■ **PROBLEM TO SOLVE**: Reproduce every one of the following items word for word, keeping each line unchanged.

--- Start of DATA IN THIS EXERCISE ---

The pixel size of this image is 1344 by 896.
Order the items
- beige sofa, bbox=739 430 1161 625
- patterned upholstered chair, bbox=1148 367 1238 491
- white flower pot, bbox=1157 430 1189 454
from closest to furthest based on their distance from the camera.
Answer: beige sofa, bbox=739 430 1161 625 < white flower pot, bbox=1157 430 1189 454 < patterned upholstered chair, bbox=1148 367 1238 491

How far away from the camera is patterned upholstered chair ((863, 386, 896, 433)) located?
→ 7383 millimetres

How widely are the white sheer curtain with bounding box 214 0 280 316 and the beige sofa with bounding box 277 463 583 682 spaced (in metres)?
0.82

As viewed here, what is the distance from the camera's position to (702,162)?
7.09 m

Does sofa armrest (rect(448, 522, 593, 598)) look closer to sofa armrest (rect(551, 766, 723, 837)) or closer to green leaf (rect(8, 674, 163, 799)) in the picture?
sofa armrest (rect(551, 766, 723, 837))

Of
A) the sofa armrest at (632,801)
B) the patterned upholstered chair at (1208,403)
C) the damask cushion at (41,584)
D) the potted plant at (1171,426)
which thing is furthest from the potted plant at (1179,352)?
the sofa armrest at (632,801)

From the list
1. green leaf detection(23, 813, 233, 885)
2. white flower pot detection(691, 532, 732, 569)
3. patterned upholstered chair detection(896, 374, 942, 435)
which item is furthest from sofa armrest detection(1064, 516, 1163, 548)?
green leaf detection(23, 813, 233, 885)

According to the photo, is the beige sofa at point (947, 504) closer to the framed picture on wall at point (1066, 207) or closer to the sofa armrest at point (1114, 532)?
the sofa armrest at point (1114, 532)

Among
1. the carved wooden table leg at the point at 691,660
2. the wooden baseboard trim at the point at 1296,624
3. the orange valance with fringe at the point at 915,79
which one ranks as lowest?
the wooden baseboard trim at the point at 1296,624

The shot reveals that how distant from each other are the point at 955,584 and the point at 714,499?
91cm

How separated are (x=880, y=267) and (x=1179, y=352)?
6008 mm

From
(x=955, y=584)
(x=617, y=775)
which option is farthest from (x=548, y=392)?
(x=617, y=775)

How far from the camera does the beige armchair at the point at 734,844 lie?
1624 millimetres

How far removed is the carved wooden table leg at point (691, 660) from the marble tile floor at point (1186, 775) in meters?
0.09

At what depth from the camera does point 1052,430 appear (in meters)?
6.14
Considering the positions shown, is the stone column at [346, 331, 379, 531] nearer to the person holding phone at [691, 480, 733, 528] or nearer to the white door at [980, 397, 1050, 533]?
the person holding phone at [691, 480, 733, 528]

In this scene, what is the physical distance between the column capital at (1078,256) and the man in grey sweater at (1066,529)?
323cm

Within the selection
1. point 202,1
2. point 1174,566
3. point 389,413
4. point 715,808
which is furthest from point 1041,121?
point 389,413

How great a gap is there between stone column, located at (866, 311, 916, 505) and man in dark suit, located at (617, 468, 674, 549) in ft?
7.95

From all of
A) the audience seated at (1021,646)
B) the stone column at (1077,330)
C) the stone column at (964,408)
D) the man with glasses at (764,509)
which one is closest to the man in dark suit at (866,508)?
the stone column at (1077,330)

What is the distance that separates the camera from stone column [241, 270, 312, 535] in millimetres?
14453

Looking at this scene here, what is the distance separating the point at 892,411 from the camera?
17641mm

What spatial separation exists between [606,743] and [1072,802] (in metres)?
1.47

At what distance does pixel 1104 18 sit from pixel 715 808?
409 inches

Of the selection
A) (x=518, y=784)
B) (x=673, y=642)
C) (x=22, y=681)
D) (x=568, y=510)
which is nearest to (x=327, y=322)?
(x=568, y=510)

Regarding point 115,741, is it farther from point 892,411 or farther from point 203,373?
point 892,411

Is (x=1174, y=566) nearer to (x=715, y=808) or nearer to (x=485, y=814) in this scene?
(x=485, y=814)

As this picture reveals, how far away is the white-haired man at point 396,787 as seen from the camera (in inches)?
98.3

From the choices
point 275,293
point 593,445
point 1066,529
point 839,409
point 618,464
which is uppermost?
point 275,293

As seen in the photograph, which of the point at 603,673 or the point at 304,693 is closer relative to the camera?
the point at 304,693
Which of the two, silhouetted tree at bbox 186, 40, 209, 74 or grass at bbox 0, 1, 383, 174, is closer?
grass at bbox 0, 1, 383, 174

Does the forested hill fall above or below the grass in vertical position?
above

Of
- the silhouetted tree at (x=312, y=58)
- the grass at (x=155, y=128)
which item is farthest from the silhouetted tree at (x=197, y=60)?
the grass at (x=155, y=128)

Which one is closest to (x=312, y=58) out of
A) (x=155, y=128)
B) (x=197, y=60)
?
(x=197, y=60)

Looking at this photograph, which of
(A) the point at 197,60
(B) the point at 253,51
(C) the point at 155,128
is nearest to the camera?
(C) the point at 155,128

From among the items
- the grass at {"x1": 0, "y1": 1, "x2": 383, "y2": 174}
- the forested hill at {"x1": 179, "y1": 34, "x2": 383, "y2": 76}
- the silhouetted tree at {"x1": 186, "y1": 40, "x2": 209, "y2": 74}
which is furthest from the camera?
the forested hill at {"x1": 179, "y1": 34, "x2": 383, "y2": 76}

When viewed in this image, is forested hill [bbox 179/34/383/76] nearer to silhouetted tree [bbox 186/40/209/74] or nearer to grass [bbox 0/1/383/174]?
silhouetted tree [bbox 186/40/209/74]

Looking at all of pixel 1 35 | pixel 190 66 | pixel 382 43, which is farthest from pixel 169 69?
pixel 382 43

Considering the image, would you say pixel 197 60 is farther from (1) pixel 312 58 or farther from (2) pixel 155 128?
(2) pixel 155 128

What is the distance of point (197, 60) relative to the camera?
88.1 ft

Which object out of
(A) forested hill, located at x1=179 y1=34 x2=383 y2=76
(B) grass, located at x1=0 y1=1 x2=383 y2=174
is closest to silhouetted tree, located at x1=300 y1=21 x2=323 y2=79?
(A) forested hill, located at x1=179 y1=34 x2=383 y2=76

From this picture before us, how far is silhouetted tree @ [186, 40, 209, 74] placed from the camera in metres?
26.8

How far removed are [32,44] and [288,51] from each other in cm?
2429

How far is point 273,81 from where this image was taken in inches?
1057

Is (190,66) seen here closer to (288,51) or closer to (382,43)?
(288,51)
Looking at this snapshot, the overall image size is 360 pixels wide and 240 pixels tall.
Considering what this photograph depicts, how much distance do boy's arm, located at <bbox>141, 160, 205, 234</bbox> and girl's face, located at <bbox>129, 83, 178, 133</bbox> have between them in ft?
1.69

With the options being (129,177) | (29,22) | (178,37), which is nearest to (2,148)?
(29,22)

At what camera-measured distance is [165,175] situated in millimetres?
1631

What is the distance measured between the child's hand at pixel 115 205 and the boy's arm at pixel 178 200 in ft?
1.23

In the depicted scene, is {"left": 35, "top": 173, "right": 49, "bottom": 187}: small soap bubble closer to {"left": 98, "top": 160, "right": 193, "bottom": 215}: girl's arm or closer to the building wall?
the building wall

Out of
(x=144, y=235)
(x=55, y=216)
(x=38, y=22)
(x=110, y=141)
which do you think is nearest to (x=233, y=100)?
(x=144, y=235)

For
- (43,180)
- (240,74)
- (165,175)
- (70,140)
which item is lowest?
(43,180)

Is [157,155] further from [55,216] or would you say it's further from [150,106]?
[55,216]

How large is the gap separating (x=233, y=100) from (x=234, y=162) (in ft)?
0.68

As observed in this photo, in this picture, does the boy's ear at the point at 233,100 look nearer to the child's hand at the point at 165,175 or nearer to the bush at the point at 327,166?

--- End of DATA IN THIS EXERCISE ---

■ **SOLUTION TO THIS EXERCISE**:
The pixel size of this image is 1344 by 896.
Order the items
- beige sofa, bbox=739 430 1161 625
- patterned upholstered chair, bbox=1148 367 1238 491
- white flower pot, bbox=1157 430 1189 454
from closest to furthest based on their distance from the camera.
Answer: beige sofa, bbox=739 430 1161 625 < white flower pot, bbox=1157 430 1189 454 < patterned upholstered chair, bbox=1148 367 1238 491

How far away from the camera is patterned upholstered chair ((863, 386, 896, 433)) located?
→ 7383 millimetres

How widely are the white sheer curtain with bounding box 214 0 280 316 and the beige sofa with bounding box 277 463 583 682 spaced (in metres)?
0.82

As viewed here, what is the distance from the camera's position to (702,162)?
7.09 m

Does sofa armrest (rect(448, 522, 593, 598)) look closer to sofa armrest (rect(551, 766, 723, 837)) or closer to green leaf (rect(8, 674, 163, 799)) in the picture?
sofa armrest (rect(551, 766, 723, 837))

Of
A) the sofa armrest at (632,801)
B) the patterned upholstered chair at (1208,403)
C) the damask cushion at (41,584)
D) the potted plant at (1171,426)
which thing is furthest from the potted plant at (1179,352)?
the sofa armrest at (632,801)

From the list
1. green leaf detection(23, 813, 233, 885)
2. white flower pot detection(691, 532, 732, 569)
3. patterned upholstered chair detection(896, 374, 942, 435)
which item is furthest from sofa armrest detection(1064, 516, 1163, 548)?
green leaf detection(23, 813, 233, 885)

According to the photo, is the beige sofa at point (947, 504) closer to the framed picture on wall at point (1066, 207) or closer to the sofa armrest at point (1114, 532)?
the sofa armrest at point (1114, 532)

Among
1. the carved wooden table leg at the point at 691,660
2. the wooden baseboard trim at the point at 1296,624
3. the orange valance with fringe at the point at 915,79
which one ranks as lowest?
the wooden baseboard trim at the point at 1296,624

The shot reveals that how distant from each other are the point at 955,584 and the point at 714,499?
91cm

How separated are (x=880, y=267) and (x=1179, y=352)?
6008 mm

From
(x=955, y=584)
(x=617, y=775)
which option is farthest from (x=548, y=392)?
(x=617, y=775)

How far from the camera does the beige armchair at the point at 734,844 lie?
1624 millimetres

How far removed is the carved wooden table leg at point (691, 660) from the marble tile floor at point (1186, 775) in meters?
0.09

At what depth from the camera does point 1052,430 appear (in meters)?
6.14
Considering the positions shown, is the stone column at [346, 331, 379, 531] nearer to the person holding phone at [691, 480, 733, 528] or nearer to the white door at [980, 397, 1050, 533]?
the person holding phone at [691, 480, 733, 528]

In this scene, what is the physical distance between the column capital at (1078,256) and the man in grey sweater at (1066,529)?
323cm

Within the selection
1. point 202,1
2. point 1174,566
3. point 389,413
4. point 715,808
which is furthest from point 1041,121?
point 389,413

How great a gap is there between stone column, located at (866, 311, 916, 505) and man in dark suit, located at (617, 468, 674, 549) in ft?
7.95

From all of
A) the audience seated at (1021,646)
B) the stone column at (1077,330)
C) the stone column at (964,408)
D) the man with glasses at (764,509)
which one is closest to the man in dark suit at (866,508)?
the stone column at (1077,330)

What is the distance that separates the camera from stone column [241, 270, 312, 535] in millimetres?
14453

Looking at this scene here, what is the distance separating the point at 892,411 from the camera?
17641mm

What spatial separation exists between [606,743] and [1072,802] (in metres)?
1.47

At what distance does pixel 1104 18 sit from pixel 715 808?
409 inches

Of the selection
A) (x=518, y=784)
B) (x=673, y=642)
C) (x=22, y=681)
D) (x=568, y=510)
which is nearest to (x=327, y=322)?
(x=568, y=510)

Regarding point 115,741, is it farther from point 892,411 or farther from point 203,373?
point 892,411

Is (x=1174, y=566) nearer to (x=715, y=808) or nearer to (x=485, y=814) in this scene?
(x=485, y=814)

As this picture reveals, how far away is the white-haired man at point 396,787 as seen from the camera (in inches)?
98.3

From the choices
point 275,293
point 593,445
point 1066,529
point 839,409
point 618,464
which is uppermost?
point 275,293

As seen in the photograph, which of the point at 603,673 or the point at 304,693 is closer relative to the camera?
the point at 304,693
Which of the two, silhouetted tree at bbox 186, 40, 209, 74 or grass at bbox 0, 1, 383, 174, is closer?
grass at bbox 0, 1, 383, 174

Does the forested hill fall above or below the grass in vertical position?
above

Of
- the silhouetted tree at (x=312, y=58)
- the grass at (x=155, y=128)
which item is farthest from the silhouetted tree at (x=197, y=60)?
the grass at (x=155, y=128)

Which one is closest to (x=312, y=58) out of
A) (x=155, y=128)
B) (x=197, y=60)
?
(x=197, y=60)

Looking at this photograph, which of
(A) the point at 197,60
(B) the point at 253,51
(C) the point at 155,128
is nearest to the camera?
(C) the point at 155,128

From among the items
- the grass at {"x1": 0, "y1": 1, "x2": 383, "y2": 174}
- the forested hill at {"x1": 179, "y1": 34, "x2": 383, "y2": 76}
- the silhouetted tree at {"x1": 186, "y1": 40, "x2": 209, "y2": 74}
which is furthest from the camera?
the forested hill at {"x1": 179, "y1": 34, "x2": 383, "y2": 76}

When viewed in this image, is forested hill [bbox 179/34/383/76] nearer to silhouetted tree [bbox 186/40/209/74] or nearer to grass [bbox 0/1/383/174]?
silhouetted tree [bbox 186/40/209/74]

Looking at all of pixel 1 35 | pixel 190 66 | pixel 382 43, which is farthest from pixel 169 69?
pixel 382 43

Considering the image, would you say pixel 197 60 is farther from (1) pixel 312 58 or farther from (2) pixel 155 128?
(2) pixel 155 128

What is the distance of point (197, 60) relative to the camera?
88.1 ft

Which object out of
(A) forested hill, located at x1=179 y1=34 x2=383 y2=76
(B) grass, located at x1=0 y1=1 x2=383 y2=174
is closest to silhouetted tree, located at x1=300 y1=21 x2=323 y2=79?
(A) forested hill, located at x1=179 y1=34 x2=383 y2=76

From this picture before us, how far is silhouetted tree @ [186, 40, 209, 74] placed from the camera in metres?
26.8

How far removed are [32,44] and [288,51] from each other in cm?
2429

How far is point 273,81 from where this image was taken in inches?
1057

Is (190,66) seen here closer to (288,51) or closer to (382,43)?
(288,51)
Looking at this snapshot, the overall image size is 360 pixels wide and 240 pixels tall.
Considering what this photograph depicts, how much distance do boy's arm, located at <bbox>141, 160, 205, 234</bbox> and girl's face, located at <bbox>129, 83, 178, 133</bbox> have between them in ft?
1.69

With the options being (129,177) | (29,22) | (178,37), which is nearest to (2,148)?
(29,22)

At what camera-measured distance is [165,175] situated in millimetres?
1631

What is the distance measured between the child's hand at pixel 115 205 and the boy's arm at pixel 178 200 in ft?
1.23

In the depicted scene, is {"left": 35, "top": 173, "right": 49, "bottom": 187}: small soap bubble closer to {"left": 98, "top": 160, "right": 193, "bottom": 215}: girl's arm or closer to the building wall?
the building wall

Out of
(x=144, y=235)
(x=55, y=216)
(x=38, y=22)
(x=110, y=141)
which do you think is nearest to (x=233, y=100)?
(x=144, y=235)

For
- (43,180)
- (240,74)
- (165,175)
- (70,140)
which item is lowest?
(43,180)

Is [157,155] further from [55,216] or would you say it's further from [150,106]?
[55,216]

How large is the gap separating (x=233, y=100) from (x=234, y=162) (in ft)?
0.68

As observed in this photo, in this picture, does the boy's ear at the point at 233,100 look nearer to the child's hand at the point at 165,175 or nearer to the bush at the point at 327,166?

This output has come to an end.